Congratulations Mellie, it's wonderful news. I do hope that little one catches up - Lori's and Jenn's both did. I was a bit worried when you didn't post. Not worried that things had gone badly for you, but worried that you were not in a good place re the blogworld. I guess I was right.

But sweetie, you are not the only person that good things are happening to (Liz, Amanda, MoMo have all seen heartbeats in the last week or so). Bless you for feeling the bad stuff, but we don't hold it against you. In fact, it keeps me going to see the good stories. It helps to know that it might all be worth it. So I hope you will keep sharing the good bits (and the ugly nausea type bits) as much as you can.

June 13, 2006 1:01 PM  
Blogger Mony said...

Gorgeous Girl! You take care of yourself and your precious cargo! It's about time you got to experience what it's like on the "Other" side of the fence. Any blogger who is familiar with your story is completely thrilled for you.
Gag Away sister!

June 13, 2006 8:16 PM  
Anonymous Anonymous said...

New reader here...sounds like healthy twins to me with those symtoms. When I was pregnant with my twins (after 2 IVF's, not to mention a million other procedures) I gagged every time I brushed my teeth and the nausea...oh g*d the nausea. Amen, for the nausea!!!

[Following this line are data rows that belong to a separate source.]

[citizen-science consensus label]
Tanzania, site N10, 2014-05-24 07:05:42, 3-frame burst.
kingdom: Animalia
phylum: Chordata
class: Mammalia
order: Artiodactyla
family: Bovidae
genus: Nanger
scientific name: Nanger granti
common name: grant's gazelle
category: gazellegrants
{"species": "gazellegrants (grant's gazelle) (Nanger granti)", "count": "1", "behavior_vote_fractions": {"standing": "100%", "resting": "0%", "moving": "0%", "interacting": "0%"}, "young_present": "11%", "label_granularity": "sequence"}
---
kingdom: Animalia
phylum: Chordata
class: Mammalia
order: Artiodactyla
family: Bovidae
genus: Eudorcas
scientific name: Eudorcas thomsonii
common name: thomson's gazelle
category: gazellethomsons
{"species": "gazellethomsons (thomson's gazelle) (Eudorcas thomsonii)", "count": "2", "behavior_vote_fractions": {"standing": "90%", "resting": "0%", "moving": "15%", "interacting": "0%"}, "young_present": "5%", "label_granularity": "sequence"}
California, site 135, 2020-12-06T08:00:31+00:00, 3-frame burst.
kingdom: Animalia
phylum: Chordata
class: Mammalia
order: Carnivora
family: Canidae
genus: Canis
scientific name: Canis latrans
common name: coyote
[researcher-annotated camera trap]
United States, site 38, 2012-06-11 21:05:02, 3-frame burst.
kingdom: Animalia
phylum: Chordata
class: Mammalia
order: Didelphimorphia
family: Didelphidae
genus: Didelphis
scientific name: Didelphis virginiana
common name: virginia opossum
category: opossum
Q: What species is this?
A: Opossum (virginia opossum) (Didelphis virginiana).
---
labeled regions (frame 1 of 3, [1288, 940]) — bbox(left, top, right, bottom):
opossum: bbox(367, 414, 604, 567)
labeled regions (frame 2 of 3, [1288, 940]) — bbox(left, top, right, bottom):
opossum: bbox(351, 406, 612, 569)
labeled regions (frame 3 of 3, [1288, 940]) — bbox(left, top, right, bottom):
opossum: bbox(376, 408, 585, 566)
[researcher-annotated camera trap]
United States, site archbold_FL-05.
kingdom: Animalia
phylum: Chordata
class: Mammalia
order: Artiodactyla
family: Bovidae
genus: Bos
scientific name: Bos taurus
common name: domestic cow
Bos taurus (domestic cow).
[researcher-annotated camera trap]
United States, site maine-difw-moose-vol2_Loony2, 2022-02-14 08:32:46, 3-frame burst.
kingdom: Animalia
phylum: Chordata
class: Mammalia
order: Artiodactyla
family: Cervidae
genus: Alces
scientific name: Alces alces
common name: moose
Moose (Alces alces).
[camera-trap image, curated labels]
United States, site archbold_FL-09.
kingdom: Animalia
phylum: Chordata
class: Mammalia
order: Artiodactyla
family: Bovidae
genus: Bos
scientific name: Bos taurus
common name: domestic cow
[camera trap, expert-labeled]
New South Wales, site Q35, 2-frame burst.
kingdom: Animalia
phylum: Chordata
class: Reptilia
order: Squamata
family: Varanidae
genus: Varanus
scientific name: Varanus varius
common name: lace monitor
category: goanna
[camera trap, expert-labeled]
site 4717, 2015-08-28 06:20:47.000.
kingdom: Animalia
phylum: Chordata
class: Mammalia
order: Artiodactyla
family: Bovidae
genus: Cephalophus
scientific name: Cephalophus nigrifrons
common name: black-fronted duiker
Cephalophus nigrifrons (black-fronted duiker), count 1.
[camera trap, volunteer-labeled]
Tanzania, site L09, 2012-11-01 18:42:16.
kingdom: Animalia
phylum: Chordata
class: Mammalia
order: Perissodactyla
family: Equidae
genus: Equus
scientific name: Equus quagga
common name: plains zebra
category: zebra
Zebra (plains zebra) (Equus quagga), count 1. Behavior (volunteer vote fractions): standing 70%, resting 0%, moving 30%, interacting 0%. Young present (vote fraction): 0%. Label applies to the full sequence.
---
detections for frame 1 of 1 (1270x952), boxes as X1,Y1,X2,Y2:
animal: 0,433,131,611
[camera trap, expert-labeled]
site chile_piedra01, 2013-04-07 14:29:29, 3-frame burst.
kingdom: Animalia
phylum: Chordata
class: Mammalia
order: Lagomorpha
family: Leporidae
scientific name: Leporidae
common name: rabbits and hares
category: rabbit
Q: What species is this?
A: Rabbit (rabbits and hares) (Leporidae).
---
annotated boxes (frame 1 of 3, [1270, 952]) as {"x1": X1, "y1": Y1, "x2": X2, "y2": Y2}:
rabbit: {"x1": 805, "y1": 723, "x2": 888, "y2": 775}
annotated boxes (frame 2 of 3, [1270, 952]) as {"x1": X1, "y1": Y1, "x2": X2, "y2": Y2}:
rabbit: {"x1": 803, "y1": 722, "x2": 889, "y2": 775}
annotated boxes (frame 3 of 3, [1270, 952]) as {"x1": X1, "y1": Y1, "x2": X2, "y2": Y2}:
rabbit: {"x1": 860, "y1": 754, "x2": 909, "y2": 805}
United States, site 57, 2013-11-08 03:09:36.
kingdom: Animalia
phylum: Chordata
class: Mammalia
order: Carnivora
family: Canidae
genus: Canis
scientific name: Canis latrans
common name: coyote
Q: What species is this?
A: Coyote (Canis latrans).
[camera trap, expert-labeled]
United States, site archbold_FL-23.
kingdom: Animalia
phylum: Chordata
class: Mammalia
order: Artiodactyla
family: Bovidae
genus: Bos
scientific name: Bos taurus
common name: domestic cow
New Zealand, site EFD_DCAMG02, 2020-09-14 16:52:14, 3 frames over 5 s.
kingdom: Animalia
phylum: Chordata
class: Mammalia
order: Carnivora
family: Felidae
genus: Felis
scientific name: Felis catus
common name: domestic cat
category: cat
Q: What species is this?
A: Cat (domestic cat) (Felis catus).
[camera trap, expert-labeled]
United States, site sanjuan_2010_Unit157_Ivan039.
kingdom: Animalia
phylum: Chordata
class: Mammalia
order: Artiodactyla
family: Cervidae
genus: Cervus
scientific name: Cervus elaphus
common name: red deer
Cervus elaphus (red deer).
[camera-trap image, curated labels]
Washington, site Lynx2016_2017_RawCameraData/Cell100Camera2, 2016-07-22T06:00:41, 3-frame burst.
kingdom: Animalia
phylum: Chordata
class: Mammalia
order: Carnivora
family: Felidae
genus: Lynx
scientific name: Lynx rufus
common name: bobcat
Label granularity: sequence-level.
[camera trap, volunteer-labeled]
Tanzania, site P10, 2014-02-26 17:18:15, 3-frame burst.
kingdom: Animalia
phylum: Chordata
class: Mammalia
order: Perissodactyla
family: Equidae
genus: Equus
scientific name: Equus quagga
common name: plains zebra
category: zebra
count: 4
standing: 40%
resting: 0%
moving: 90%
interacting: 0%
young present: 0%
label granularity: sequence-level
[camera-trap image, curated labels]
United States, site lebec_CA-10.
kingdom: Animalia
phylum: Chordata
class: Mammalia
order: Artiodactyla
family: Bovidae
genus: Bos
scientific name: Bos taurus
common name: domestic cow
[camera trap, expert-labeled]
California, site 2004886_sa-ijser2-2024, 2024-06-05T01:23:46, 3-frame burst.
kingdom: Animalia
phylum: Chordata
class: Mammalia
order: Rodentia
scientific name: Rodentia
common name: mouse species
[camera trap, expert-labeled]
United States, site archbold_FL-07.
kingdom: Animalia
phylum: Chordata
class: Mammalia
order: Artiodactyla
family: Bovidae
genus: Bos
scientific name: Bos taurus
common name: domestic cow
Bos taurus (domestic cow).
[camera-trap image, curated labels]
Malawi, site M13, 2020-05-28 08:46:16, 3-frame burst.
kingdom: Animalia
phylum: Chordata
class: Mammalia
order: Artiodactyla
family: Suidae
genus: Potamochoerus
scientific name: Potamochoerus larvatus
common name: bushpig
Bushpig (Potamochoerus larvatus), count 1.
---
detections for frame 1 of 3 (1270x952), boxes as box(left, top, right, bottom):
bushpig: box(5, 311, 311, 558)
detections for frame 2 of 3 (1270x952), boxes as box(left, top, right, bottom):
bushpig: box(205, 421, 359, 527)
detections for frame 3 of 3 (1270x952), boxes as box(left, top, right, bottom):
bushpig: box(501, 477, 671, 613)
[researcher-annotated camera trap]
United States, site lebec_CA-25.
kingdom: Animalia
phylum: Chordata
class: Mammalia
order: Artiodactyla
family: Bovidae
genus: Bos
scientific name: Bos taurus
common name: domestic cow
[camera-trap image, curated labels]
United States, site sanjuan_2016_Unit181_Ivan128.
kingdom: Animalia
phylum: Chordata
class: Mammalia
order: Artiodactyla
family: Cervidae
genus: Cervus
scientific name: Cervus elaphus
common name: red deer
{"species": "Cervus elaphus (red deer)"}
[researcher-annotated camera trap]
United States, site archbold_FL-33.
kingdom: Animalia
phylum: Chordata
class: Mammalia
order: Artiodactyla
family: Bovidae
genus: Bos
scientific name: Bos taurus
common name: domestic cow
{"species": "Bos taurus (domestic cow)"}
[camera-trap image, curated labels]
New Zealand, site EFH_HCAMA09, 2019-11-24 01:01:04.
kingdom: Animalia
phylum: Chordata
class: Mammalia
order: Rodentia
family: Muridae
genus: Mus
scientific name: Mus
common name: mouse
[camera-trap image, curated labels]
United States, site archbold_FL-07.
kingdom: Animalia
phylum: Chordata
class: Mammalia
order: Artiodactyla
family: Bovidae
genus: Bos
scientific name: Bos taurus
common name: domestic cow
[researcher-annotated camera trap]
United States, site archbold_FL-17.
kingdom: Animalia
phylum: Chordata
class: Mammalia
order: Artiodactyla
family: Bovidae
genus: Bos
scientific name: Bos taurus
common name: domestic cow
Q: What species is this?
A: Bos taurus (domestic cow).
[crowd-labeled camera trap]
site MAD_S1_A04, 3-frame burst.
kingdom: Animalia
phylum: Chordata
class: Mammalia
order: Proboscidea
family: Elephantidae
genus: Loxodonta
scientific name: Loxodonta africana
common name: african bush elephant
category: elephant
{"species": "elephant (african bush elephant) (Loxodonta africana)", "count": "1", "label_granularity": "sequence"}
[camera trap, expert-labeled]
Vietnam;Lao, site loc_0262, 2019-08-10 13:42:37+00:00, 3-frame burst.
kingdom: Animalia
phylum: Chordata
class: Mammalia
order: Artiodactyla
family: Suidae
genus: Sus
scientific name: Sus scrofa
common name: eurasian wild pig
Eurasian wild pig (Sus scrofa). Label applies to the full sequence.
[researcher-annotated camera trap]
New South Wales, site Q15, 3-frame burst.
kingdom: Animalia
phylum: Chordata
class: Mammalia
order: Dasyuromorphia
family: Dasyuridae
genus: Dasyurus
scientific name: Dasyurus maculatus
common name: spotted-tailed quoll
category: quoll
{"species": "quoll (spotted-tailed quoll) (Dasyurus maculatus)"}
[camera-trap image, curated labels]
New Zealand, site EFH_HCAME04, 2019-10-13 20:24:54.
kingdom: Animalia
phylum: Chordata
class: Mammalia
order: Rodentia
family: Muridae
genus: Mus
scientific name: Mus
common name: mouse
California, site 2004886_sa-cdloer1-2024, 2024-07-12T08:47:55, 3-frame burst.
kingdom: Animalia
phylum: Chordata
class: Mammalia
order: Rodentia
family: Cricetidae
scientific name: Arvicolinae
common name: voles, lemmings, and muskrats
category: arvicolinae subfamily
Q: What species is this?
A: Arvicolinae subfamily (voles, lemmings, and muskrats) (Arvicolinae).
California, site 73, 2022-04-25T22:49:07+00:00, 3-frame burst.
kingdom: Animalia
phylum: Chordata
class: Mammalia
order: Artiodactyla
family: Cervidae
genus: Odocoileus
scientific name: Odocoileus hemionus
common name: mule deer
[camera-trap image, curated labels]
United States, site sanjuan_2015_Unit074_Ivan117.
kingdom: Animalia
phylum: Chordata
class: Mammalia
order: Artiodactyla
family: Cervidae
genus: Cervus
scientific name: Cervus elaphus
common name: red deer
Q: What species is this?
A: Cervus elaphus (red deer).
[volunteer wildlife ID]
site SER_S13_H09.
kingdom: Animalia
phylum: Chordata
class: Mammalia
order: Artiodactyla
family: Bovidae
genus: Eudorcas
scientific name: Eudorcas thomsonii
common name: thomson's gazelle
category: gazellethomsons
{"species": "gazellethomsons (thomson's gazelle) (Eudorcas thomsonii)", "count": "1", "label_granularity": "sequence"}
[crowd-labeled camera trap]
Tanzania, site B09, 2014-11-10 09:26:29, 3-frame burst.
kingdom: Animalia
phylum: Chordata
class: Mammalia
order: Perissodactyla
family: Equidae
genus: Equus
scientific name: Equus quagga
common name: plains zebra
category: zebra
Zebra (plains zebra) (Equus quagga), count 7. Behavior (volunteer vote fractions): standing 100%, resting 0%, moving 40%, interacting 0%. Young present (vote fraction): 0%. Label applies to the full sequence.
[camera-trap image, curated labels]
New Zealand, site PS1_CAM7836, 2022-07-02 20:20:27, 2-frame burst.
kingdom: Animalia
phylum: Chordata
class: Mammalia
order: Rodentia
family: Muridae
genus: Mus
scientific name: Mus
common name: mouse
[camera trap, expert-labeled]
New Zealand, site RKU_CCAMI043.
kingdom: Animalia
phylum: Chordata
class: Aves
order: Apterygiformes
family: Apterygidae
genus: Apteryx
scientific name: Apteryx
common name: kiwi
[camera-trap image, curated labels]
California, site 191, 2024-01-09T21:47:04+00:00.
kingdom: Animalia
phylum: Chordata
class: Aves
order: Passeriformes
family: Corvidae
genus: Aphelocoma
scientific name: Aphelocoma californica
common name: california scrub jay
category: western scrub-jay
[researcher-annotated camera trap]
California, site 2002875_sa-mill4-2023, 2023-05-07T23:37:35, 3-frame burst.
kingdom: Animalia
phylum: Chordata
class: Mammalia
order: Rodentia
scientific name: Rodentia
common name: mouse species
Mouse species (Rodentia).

Congrats, I'll keep checking in on you.

June 13, 2006 11:15 PM  
Blogger x said...

I am glad to hear that you are doing well. All the best for Friday.

June 14, 2006 8:44 AM  
Anonymous Anonymous said...

Shame on you. You expected support when you were in need before but now you cannot be there for the pain and loss of others? Shame, shame. Do you think your good luck (and that is all that it is) can be contaminated by others' pain and grief??

June 14, 2006 4:50 PM  
Anonymous Anonymous said...

Hi. I am sorry to butt in but i simply had to post a reply. Congratulatins to Mellie - it is fantastic news. I had my first baby after years of trying on Valentines day this year adn he is amazing. I totally understand how you felt - the guilt is unbelievable. The anon post who said you should be ashamed of yourself should rid herself of the bitterness and be happy for you.
Good luck and I hope you have a healthy and wonderful pregnancy.